### Aufgabenübersicht
1 > Beantworten Sie zum Lesetext über Waldbrände in Niederösterreich diese Fragen:
(a) Wie viele Einsatzkräfte löschten den Waldbrand bei Scheiblingstein?
(b) Wie viele Waldbrände gab es im Jahr 2017 insgesamt?
(c) Für welchen Verband spricht Franz Resperger?
2 > Wie geht der Lesetext über Waldbrände in Niederösterreich weiter? Schreiben Sie die Fortsetzung im Anschluss an seinen letzten Satz.

### Lesetext
»Für uns ist das leider inzwischen Normalität«
Hitzewellen und staubtrockene Erde bereiten jeden Sommer aufs Neue den Weg für Waldbrände in Niederösterreich.
Ende Juni verletzen sich mehrere Feuerwehrleute bei einem Waldbrand bei Scheiblingstein, den 123 Einsatzkräfte mit vereinten Kräften löschen konnten. Der Anstieg solcher Brände ist mit dem Klimawandel verbunden – ein Fakt, mit dem vor allem die Feuerwehr kämpfen muss. Statistiken des Instituts für Waldbau der BOKU Wien belegen, was die Feuerwehr bereits aus täglicher Erfahrung weiß: Waldbrände nehmen in Österreich zu. Von März bis Mai 2018 waren es bereits 55, im Jahr 2017 waren es insgesamt 263, viele davon ausgelöst durch Blitzschläge. Franz Resperger vom NÖ-Landesfeuerwehrverband erklärt, wie die Feuerwehr auf die wachsende Gefahr reagiert.

### Datenblock
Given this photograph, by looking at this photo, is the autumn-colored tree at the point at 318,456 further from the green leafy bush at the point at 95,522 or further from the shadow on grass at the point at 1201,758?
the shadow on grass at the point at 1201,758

### Lösungen je Aufgabe
1 >
(a) 123 Einsatzkräfte
(b) 263
(c) Für den NÖ-Landesfeuerwehrverband

2 >
Biorama: Herr Resperger, wenn man sich die Statistiken ansieht, wird deutlich, dass die Zahl der Waldbrände zwar schwankt, aber langfristig sicherlich nicht abnehmen wird – deckt sich das mit Ihrem Eindruck?
Resperger: Ja, von einem Rückgang ist in Zukunft nicht auszugehen. Wir sind in ständigem Austausch mit der Zentralanstalt für Meteorologie und Geodynamik in Wien, wo wir auch unlängst wieder zum Gespräch waren. Wir wollten natürlich wissen, wie sich das Wetter entwickelt und was wir zukünftig zu erwarten haben. Man hat uns ganz klar mit auf den Weg gegeben, dass wir in Zukunft mit deutlich mehr saisonalen Unwettern und in der Folge mit mehr Waldbränden aufgrund der Klimaerwärmung rechnen müssen.
Wie gehen Sie als Feuerwehr mit dieser erhöhten Gefahr um?
Da gibt es zwei Ebenen. Einerseits appellieren wir an die Eigenverantwortung der Menschen, denn man kann als Feuerwehr nicht überall gleichzeitig sein, auch wenn wir innerhalb von Minuten mit hundert Mann unterwegs sind. Andererseits ist das für uns ja auch kein neues Phänomen. Die Feuerwehr rüstet seit Jahren für den Katastrophenschutzbetrieb auf. Es wird uns nur immer wieder bestätigt und durch die Unwetter vor Augen geführt, dass der Klimawandel stattfindet.
Gerade aus den USA kennt man Bilder von horrenden Waldbränden. Wäre dieses Ausmaß in Österreich auch möglich?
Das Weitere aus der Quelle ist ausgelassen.